Collected data:
== == ==
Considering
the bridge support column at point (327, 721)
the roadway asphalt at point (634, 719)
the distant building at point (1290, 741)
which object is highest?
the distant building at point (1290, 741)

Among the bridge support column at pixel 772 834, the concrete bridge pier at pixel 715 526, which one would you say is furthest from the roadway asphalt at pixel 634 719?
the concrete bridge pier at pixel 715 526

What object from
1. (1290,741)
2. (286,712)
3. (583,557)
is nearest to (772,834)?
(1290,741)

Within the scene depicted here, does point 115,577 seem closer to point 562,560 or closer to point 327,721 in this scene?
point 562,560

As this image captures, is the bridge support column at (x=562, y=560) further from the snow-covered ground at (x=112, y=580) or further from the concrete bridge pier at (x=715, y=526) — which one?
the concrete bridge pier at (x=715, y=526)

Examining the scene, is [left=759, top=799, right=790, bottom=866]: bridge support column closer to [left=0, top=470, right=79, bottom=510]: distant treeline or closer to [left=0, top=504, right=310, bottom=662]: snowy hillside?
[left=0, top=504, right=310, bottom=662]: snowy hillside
== == ==
▸ **What is needed**
Rewrite the data above with every "bridge support column" swapped for "bridge pillar", leaving everything else unchanged.

▸ **Correct output**
Considering
the bridge pillar at point (327, 721)
the roadway asphalt at point (634, 719)
the distant building at point (1290, 741)
which object is highest?
the distant building at point (1290, 741)

Among the bridge pillar at pixel 772 834, the concrete bridge pier at pixel 715 526, which one would you say is furthest from the roadway asphalt at pixel 634 719?
the concrete bridge pier at pixel 715 526

What object from
1. (1290,741)
2. (286,712)
3. (583,557)
is nearest to (772,834)?
(1290,741)

Within the scene depicted here, does point 115,577 seem closer to point 562,560 or closer to point 327,721 in this scene?
point 562,560

As this image captures, is the bridge pillar at (x=562, y=560) further from the snow-covered ground at (x=112, y=580) or further from the concrete bridge pier at (x=715, y=526) — which one?
the concrete bridge pier at (x=715, y=526)

Examining the scene, is [left=759, top=799, right=790, bottom=866]: bridge pillar closer to [left=0, top=470, right=79, bottom=510]: distant treeline or closer to [left=0, top=504, right=310, bottom=662]: snowy hillside?
[left=0, top=504, right=310, bottom=662]: snowy hillside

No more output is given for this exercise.